*WHAT IS ASKED*: Copy out the material below, renaming every occurrence of "woman with blonde hair" as "blonde woman" and leaving everything else unchanged.

*DATASET EXTRACT*:
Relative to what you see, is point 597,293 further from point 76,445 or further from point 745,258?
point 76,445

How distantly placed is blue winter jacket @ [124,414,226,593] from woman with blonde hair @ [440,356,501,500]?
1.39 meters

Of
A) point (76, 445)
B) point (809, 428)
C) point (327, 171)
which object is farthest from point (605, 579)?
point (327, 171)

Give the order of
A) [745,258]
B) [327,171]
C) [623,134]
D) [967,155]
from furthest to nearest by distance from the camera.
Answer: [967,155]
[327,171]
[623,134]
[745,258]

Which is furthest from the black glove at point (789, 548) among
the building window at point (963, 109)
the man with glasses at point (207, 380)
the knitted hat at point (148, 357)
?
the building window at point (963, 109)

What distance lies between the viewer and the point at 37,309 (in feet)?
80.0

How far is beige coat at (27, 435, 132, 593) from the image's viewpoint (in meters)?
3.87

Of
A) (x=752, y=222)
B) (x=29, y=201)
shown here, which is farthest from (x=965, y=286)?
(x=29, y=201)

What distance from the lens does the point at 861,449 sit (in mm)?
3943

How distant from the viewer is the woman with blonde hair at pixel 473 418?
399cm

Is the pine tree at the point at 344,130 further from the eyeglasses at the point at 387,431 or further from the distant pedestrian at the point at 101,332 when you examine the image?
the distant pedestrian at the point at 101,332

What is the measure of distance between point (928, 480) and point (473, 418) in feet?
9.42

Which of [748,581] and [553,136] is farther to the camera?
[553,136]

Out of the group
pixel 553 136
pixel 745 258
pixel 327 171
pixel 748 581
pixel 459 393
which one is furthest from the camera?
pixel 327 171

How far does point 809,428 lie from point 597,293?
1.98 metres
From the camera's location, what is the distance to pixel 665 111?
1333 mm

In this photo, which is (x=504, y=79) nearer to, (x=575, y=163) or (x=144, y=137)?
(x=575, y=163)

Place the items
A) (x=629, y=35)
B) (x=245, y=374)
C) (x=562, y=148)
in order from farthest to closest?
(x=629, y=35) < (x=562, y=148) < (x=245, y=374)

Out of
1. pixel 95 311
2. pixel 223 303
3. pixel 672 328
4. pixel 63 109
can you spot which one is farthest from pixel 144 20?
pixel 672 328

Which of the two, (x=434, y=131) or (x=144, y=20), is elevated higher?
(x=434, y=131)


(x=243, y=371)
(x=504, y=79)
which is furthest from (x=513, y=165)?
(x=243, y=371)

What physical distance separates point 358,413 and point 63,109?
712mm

*EXPECTED ANSWER*:
Relative to what you see, is point 597,293 further from point 76,445 or further from point 745,258?
point 76,445

How distantly placed is blue winter jacket @ [124,414,226,593] from blonde woman @ [440,356,501,500]?
1.39 meters

Of
A) point (76, 445)
B) point (809, 428)
C) point (327, 171)
which object is farthest from point (605, 579)?
point (327, 171)

Give the order of
A) [745,258]
B) [327,171]
C) [623,134]
D) [967,155]
from furthest to nearest by distance from the camera.
Answer: [967,155]
[327,171]
[623,134]
[745,258]

Which is furthest from the black glove at point (789, 548) among
the building window at point (963, 109)
the man with glasses at point (207, 380)
the knitted hat at point (148, 357)
?
the building window at point (963, 109)

What distance lies between the viewer and the point at 37,309 (in feet)?
80.0

How far is beige coat at (27, 435, 132, 593) from the image's viewpoint (in meters)?
3.87

Of
A) (x=752, y=222)
B) (x=29, y=201)
shown here, which is farthest from (x=965, y=286)?
(x=29, y=201)

What distance from the lens does the point at 861,449 sit (in mm)?
3943

How distant from the viewer is the blonde woman at pixel 473 418?
399cm

Is the pine tree at the point at 344,130 further from the eyeglasses at the point at 387,431 or further from the distant pedestrian at the point at 101,332 when you examine the image?
the distant pedestrian at the point at 101,332

What is the measure of distance between point (928, 480) and point (473, 418) in feet?
9.42

Which of [748,581] and [553,136] is farther to the camera?
[553,136]

Out of the group
pixel 553 136
pixel 745 258
pixel 327 171
pixel 748 581
pixel 459 393
which one is furthest from the camera?
pixel 327 171

How far does point 809,428 lie from point 597,293?
1.98 metres
From the camera's location, what is the distance to pixel 665 111?
1333 mm

In this photo, which is (x=504, y=79) nearer to, (x=575, y=163) or (x=144, y=137)?
(x=575, y=163)

Place the items
A) (x=629, y=35)
B) (x=245, y=374)
C) (x=562, y=148)
in order from farthest to closest?
(x=629, y=35) < (x=562, y=148) < (x=245, y=374)

Out of
1. pixel 95 311
2. pixel 223 303
3. pixel 672 328
4. pixel 63 109
can you spot which one is farthest from pixel 144 20?
pixel 672 328

Which of the two, (x=434, y=131) or (x=144, y=20), is elevated higher?
(x=434, y=131)


(x=243, y=371)
(x=504, y=79)
which is furthest from (x=513, y=165)?
(x=243, y=371)

What physical distance separates point 358,413 and point 63,109?
712mm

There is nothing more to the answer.